Les recherches de M. de Beausobre nous en fourniront la preuve. « Je crois, dit ce Savant, qu’abraxas ou abrasax est composé de deux mots Grecs. Le premier est ἀϐρὸς qui a diverses significations ; mais entr’autres celle de beau, de magnifique. C’est une épithete ou un attribut du Dieu appellé Jao, comme on le voit dans cet Oracle d’Apollon de Claros rapporté par Macrobe. Saturnal, lib. 1. 17.

Κείματι μὲν τ’Ἀΐδην, Διὰ δὲ εἴαρος ἀρκομένοιο
Ἠέλιος δὲ ἴερειν, μεταπῶρα δ’ἄϐρον Ἰαό.

« C’est-à-dire, Pluton préside sur l’hyver, Jupiter sur le printems, le Soleil sur l’été, & le beau Jao sur l’automne. On traduit ordinairement mollis Iao, ce qui ne veut pas dire une Divinité molle & foible, mais une Divinité qui fournit aux hommes toutes les délices de la vie, & qui préside sur l’automne, saison des vins & des fruits… Ἀϐρὸς signifie aussi beau, majestueux, superbe, de là vient l’ἀϐραϐαινεῖν d’Euripide, pour dire une démarche superbe, majestueuse.... Dans les vers que je viens d’alléguer Iao est Bacchus : mais Bacchus est le Soleil, comme Macrobe l’a fait voir.... Quoi qu’il en soit, ἀϐρὸς est une épithete du Soleil. Le second mot Grec dont abrasax est composé, est ou celui de Sao, ΣΑΩ, qui est souvent employé dans Homere, & qui veut dire sauver ou guérir, ou celui de Sa, ΣΑ, qui signifie salut, santé. Ainsi abrasax voudroit dire à la lettre le beau, le magnifique Sauveur, celui qui guérit les maux, & qui en préserve ». Hist. du Manichéis. tome II. pag. 55.

M. de Beausobre détaille ensuite fort au long les preuves qui établissent qu’abrasax ou ce magnifique Sauveur n’est autre que le Soleil. C’est pourquoi nous renvoyons les Lecteurs à l’ouvrage de cet Auteur. Cet article est en grande partie tiré des Mémoires de M. Formey, Historiographe de l’Académie royale de Prusse. (G)

ABREGÉ, s. m. épitome, sommaire, précis, raccourci.
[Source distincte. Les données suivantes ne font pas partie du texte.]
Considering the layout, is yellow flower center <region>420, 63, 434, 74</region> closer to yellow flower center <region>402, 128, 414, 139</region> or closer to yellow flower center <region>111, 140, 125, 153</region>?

Un abregé est un discours dans lequel on réduit en moins de paroles, la substance de ce qui est dit ailleurs plus au long & plus en détail.

« Les Critiques, dit M. Baillet, & généralement tous les Studieux qui sont ordinairement les plus grands ennemis des abregés, prétendent que la coûtume de les faire ne s’est introduite que long-tems après ces siecles heureux où fleurissoient les Belles-Lettres & les Sciences parmi les Grecs & les Romains. C’est à leur avis un des premiers fruits de l’ignorance & de la fainéantise, où la barbarie a fait tomber les siecles qui ont suivi la décadence de l’Empire. Les Gens de Lettres & les Savans de ces siecles, disent-ils, ne cherchoient plus qu’à abreger leurs peines & leurs études, sur-tout dans la lecture des Historiens, des Philosophes, & des Jurisconsultes, soit que ce fût le loisir, soit que ce fût le courage qui leur manquât ».

Les abregés peuvent, selon le même Auteur, se réduire à six especes differentes ; 1°, les épitomes

l’on a réduit les Auteurs en gardant régulierement leurs propres termes & les expressions de leurs originaux, mais en tâchant de renfermer tout leur sens en peu de mots ; 2°. les abrégés proprement dits, que les Abréviateurs ont faits à leur mode, & dans le style qui leur étoit particulier ; 3°. les centons ou rhapsodies, qui sont des compilations de divers morceaux ; 4°. les lieux communs ou classes sous lesquelles on a rangé les matieres relatives à un même titre ; 5°. les Recueils faits par certains Lecteurs pour leur utilité particuliere, & accompagnés de remarques ; 6°. les extraits qui ne contiennent que des lambeaux transcrits tout entiers dans les Auteurs originaux, la plûpart du tems sans suite & sans liaison les uns avec les autres.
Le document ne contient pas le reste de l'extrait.